* Given task *
Rewrite the stretch of records from the line containing "Which from the" through the end of the records, renaming "dark background" to "black background" and leaving everything else unchanged.

* Recorded information *
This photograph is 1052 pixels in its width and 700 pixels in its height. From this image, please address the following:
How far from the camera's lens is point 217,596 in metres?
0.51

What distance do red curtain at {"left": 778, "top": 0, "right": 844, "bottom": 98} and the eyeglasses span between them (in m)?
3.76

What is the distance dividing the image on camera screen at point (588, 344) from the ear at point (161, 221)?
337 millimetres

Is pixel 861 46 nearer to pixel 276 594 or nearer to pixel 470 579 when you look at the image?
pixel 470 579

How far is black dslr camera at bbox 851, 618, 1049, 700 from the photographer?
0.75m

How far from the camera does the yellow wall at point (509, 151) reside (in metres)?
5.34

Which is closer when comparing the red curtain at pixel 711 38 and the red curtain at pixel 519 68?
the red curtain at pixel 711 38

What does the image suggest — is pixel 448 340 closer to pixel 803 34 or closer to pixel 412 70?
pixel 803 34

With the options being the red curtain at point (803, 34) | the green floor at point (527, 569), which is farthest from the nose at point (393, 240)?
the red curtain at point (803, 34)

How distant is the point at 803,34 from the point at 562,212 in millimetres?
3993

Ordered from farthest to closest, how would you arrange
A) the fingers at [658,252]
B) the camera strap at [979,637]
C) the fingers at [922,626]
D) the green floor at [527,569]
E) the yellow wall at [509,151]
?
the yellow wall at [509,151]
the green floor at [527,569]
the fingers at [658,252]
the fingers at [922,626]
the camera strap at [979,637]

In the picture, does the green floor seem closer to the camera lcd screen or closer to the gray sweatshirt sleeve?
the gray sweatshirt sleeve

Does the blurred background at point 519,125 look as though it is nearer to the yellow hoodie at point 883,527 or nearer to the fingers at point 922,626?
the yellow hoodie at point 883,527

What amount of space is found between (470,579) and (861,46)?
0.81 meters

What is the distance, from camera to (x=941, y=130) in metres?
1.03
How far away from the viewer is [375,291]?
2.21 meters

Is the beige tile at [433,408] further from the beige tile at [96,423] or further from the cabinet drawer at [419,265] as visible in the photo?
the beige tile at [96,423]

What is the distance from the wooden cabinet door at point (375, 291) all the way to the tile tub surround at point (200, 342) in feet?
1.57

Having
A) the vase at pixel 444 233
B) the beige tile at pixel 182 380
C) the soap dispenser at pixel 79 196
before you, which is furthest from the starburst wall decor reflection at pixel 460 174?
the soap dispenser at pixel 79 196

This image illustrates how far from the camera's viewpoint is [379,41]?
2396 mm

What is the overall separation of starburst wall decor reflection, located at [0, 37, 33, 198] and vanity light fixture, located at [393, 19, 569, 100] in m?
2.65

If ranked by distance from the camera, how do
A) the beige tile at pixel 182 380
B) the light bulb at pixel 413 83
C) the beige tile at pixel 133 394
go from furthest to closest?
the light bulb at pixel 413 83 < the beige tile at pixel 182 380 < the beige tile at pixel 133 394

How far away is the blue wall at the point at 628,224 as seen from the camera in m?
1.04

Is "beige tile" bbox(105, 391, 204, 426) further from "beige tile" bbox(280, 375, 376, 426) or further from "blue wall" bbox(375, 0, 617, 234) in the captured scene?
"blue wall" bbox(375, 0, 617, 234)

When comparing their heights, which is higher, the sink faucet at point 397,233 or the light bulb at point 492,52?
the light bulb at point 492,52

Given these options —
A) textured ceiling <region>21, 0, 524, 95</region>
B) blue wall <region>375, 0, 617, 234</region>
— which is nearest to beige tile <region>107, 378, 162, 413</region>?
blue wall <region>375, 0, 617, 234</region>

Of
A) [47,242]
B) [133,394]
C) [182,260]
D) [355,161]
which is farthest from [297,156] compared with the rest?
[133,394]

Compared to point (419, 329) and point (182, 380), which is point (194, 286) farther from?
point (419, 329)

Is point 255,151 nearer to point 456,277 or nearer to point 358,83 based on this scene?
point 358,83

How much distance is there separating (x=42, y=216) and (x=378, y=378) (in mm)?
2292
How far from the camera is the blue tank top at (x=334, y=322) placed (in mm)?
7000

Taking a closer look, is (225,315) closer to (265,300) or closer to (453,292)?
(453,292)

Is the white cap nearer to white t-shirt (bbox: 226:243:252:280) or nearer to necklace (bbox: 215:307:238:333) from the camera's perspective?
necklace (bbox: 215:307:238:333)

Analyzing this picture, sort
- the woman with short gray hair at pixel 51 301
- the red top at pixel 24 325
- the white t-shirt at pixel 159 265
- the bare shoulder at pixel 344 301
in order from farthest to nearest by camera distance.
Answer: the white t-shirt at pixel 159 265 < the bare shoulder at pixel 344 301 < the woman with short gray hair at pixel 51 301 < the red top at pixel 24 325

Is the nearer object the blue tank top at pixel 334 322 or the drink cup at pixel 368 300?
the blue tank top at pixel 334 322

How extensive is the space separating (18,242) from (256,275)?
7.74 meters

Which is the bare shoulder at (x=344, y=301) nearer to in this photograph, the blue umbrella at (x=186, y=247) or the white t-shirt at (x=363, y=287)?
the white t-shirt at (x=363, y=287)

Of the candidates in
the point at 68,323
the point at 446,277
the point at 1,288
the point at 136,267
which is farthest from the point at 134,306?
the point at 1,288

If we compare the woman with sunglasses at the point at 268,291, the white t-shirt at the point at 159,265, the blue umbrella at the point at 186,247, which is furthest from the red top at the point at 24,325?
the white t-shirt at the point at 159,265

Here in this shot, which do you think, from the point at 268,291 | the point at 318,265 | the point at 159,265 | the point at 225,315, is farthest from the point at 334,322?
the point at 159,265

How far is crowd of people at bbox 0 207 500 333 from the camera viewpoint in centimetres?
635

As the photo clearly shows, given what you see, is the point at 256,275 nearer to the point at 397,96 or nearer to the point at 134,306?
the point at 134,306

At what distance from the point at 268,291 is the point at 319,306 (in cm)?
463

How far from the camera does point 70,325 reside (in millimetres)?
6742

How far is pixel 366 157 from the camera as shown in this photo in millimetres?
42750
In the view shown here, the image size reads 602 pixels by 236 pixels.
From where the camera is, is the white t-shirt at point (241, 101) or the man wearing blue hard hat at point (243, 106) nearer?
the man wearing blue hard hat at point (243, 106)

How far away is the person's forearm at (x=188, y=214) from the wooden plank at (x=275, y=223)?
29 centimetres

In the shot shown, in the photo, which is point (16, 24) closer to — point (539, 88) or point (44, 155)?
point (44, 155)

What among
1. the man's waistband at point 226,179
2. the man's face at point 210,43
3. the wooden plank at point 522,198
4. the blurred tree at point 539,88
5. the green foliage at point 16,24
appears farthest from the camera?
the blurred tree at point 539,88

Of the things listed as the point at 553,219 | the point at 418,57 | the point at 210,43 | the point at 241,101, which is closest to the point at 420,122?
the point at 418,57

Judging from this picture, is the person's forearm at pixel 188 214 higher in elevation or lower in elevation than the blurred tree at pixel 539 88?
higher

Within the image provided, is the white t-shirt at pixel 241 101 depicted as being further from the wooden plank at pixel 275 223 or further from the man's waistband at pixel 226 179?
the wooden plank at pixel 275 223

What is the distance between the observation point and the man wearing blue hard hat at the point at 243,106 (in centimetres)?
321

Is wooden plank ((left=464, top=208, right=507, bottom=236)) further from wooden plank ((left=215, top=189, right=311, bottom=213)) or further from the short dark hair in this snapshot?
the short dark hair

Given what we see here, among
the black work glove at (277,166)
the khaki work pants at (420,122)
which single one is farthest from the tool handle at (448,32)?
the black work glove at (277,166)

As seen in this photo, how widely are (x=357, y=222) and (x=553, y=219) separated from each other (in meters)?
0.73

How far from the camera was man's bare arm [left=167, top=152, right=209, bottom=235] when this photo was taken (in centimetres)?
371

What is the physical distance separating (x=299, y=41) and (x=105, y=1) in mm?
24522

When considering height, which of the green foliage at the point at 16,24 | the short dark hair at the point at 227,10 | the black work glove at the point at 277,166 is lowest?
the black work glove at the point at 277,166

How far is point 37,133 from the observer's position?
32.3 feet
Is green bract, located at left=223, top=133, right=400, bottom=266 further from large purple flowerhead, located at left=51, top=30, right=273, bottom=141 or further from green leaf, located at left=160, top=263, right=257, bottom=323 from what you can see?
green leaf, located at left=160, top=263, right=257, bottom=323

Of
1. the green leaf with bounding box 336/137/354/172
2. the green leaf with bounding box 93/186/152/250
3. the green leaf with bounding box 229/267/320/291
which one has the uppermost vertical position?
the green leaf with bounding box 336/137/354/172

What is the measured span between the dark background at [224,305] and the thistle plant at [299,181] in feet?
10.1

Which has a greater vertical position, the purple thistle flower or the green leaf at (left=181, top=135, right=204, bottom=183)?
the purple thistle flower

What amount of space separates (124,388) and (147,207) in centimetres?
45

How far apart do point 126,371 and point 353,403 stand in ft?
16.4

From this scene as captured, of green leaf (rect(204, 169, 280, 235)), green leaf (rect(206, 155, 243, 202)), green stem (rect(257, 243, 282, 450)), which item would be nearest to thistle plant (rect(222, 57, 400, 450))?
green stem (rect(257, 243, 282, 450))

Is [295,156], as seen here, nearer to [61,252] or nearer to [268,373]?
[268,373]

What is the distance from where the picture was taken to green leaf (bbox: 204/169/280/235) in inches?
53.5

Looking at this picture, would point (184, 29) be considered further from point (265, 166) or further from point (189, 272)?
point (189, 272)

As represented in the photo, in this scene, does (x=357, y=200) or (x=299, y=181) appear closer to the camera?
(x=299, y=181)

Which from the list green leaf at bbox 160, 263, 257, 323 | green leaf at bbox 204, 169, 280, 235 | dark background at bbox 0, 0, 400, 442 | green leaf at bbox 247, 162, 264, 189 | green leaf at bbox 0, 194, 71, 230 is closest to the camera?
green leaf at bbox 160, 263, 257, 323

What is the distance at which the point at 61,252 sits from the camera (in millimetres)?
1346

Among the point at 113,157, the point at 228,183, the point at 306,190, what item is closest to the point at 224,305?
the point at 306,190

* Complete answer *
Which from the list green leaf at bbox 160, 263, 257, 323 | green leaf at bbox 204, 169, 280, 235 | black background at bbox 0, 0, 400, 442 | green leaf at bbox 247, 162, 264, 189 | green leaf at bbox 0, 194, 71, 230 is closest to the camera?
green leaf at bbox 160, 263, 257, 323

What is the distance at which the point at 61,252 sits from the camera (in millimetres)?
1346

Among the point at 113,157, the point at 228,183, the point at 306,190, what item is closest to the point at 224,305?
the point at 306,190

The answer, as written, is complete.